■ **Exercise goal**
Set down each record exactly. Omit the pictures.

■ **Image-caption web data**
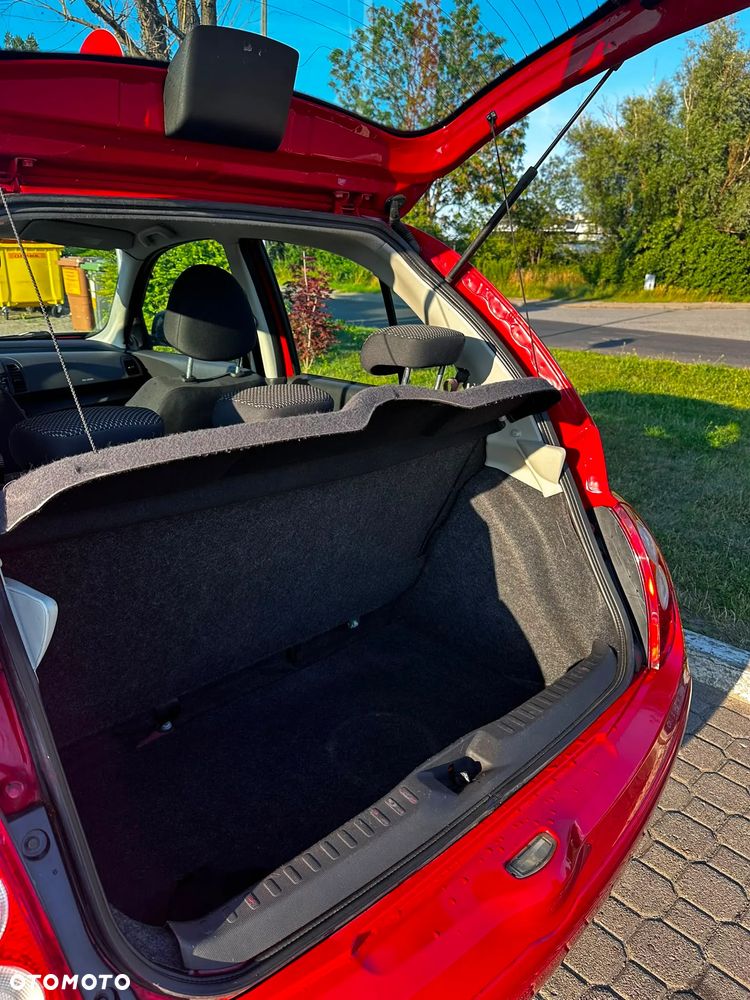 Nissan Micra - 11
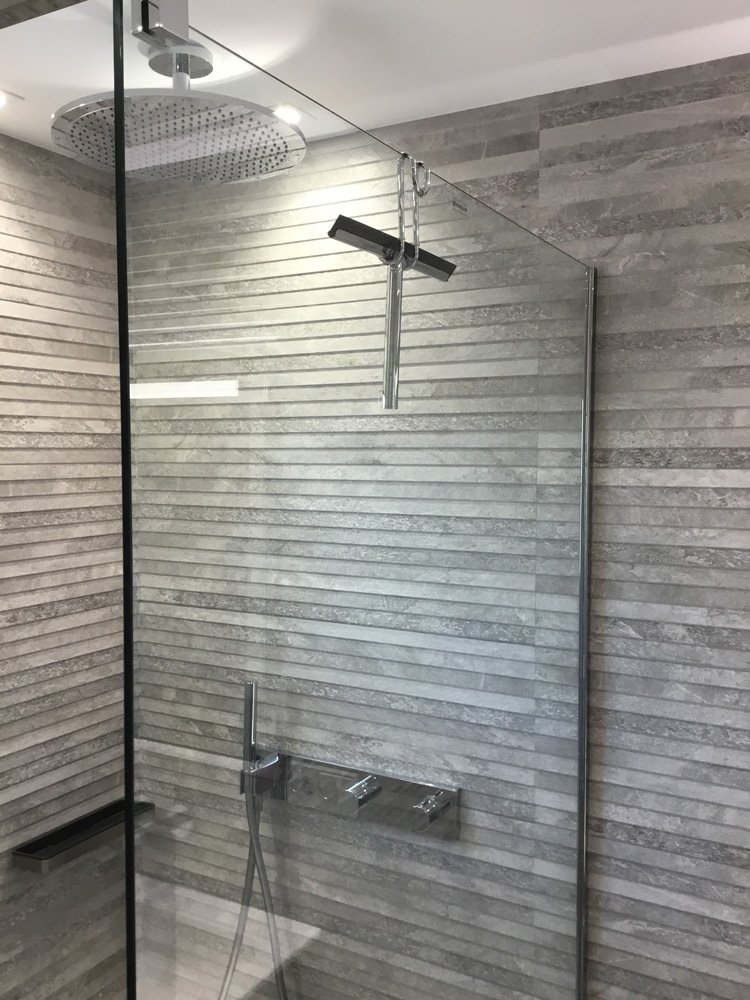 GibellerGrupo's tweet photo. ¡ Espectacular #baño realizado por @decoramasalc ​!
Estamos encantados de poder formar parte con nuestros materiales de grandes marcas como @KerabenGrupo @InbaniDesign ​ @Hansgrohe_PR  @Duravit @pamesaceramica ​ #Novellini #Keuko #Hidrobox  #Schlüter-Systems #Antrax​ #TECE https://t.co/7lx6oVkH9V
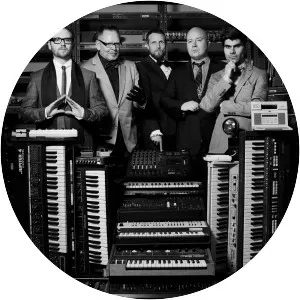 Apparat Organ Quartet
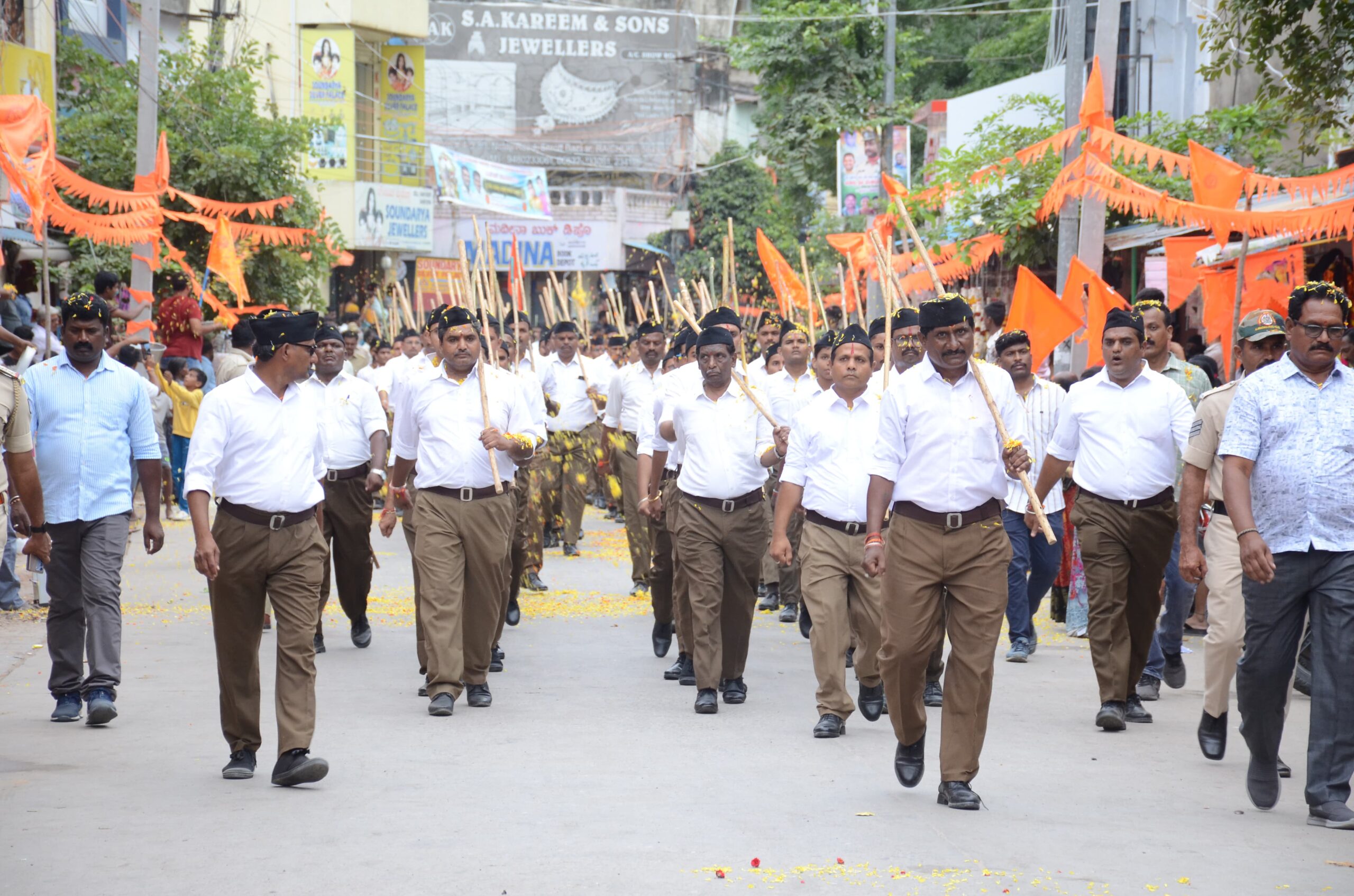 ಗಮನ ಸೆಳೆದ ಆರ್.ಆರ್.ಎಸ್ ಪಥಸಂಚಲನ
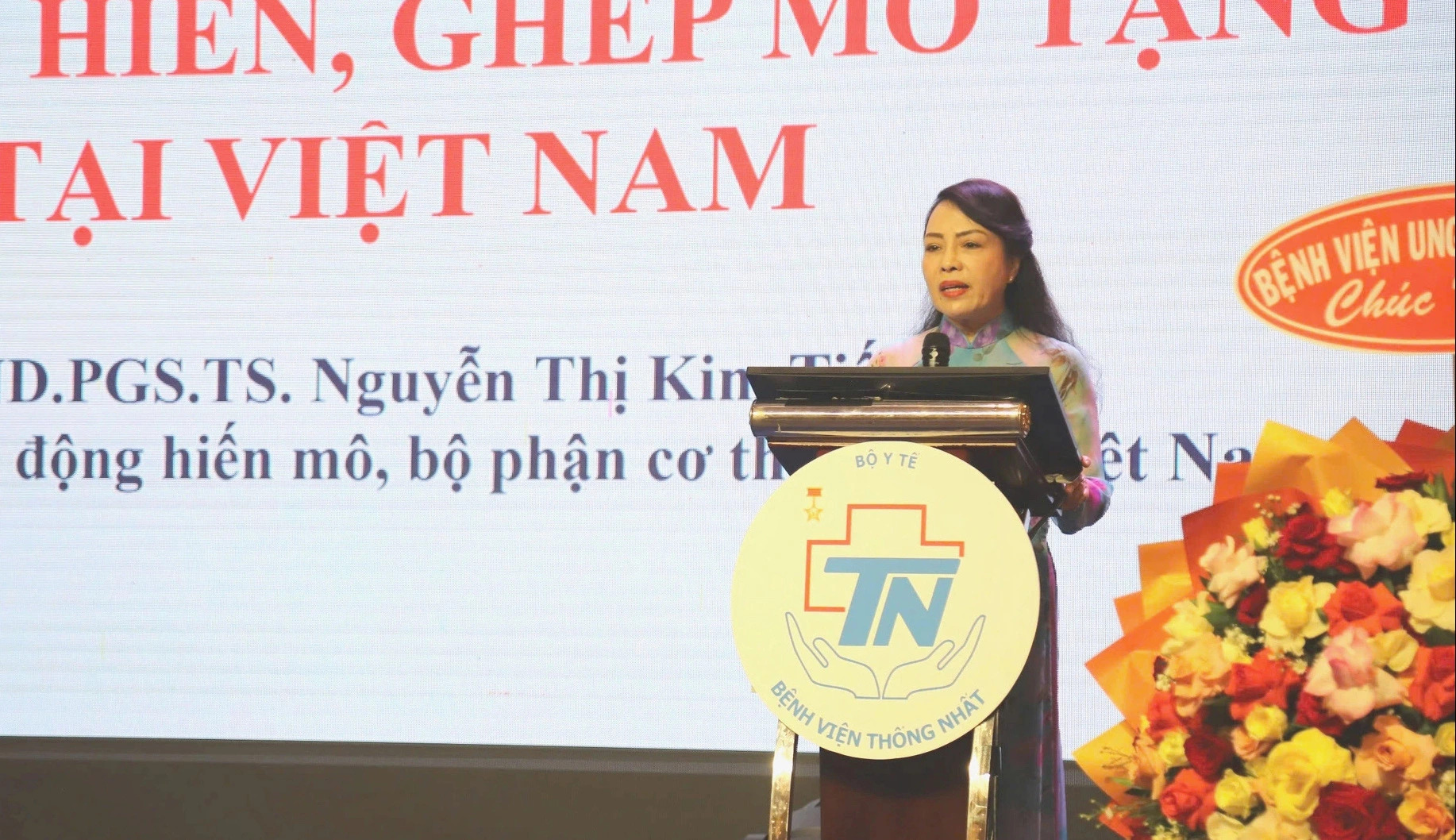 Nguyen Thi Kim Tien, chairwoman of the Vietnam Tissue and Organ Donation Advocacy Association, addresses a geriatric conference hosted by Thong Nhat Hospital in Ho Chi Minh City on November 2, 2024. Photo: P.T.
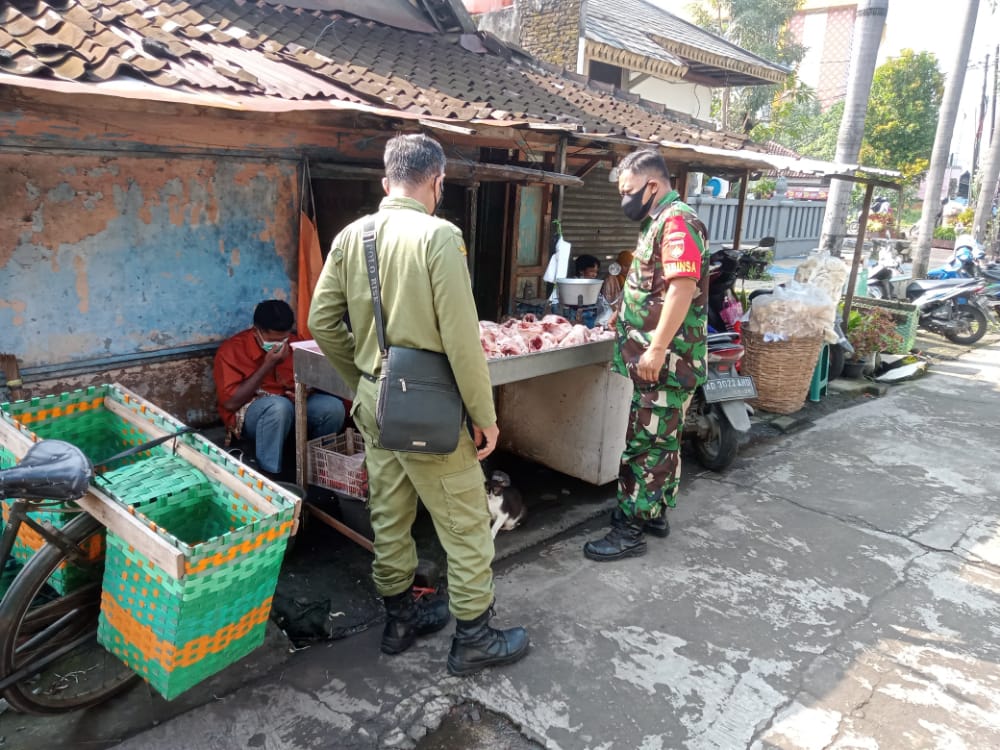 Tertipkan Prokes Babinsa Kelurahan Banjarsari Sambangi Pasar Joglo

■ **Finished exercise**
 Nissan Micra - 11
 GibellerGrupo's tweet photo. ¡ Espectacular #baño realizado por @decoramasalc ​!
Estamos encantados de poder formar parte con nuestros materiales de grandes marcas como @KerabenGrupo @InbaniDesign ​ @Hansgrohe_PR  @Duravit @pamesaceramica ​ #Novellini #Keuko #Hidrobox  #Schlüter-Systems #Antrax​ #TECE https://t.co/7lx6oVkH9V
 Apparat Organ Quartet
 ಗಮನ ಸೆಳೆದ ಆರ್.ಆರ್.ಎಸ್ ಪಥಸಂಚಲನ
 Nguyen Thi Kim Tien, chairwoman of the Vietnam Tissue and Organ Donation Advocacy Association, addresses a geriatric conference hosted by Thong Nhat Hospital in Ho Chi Minh City on November 2, 2024. Photo: P.T.
 Tertipkan Prokes Babinsa Kelurahan Banjarsari Sambangi Pasar Joglo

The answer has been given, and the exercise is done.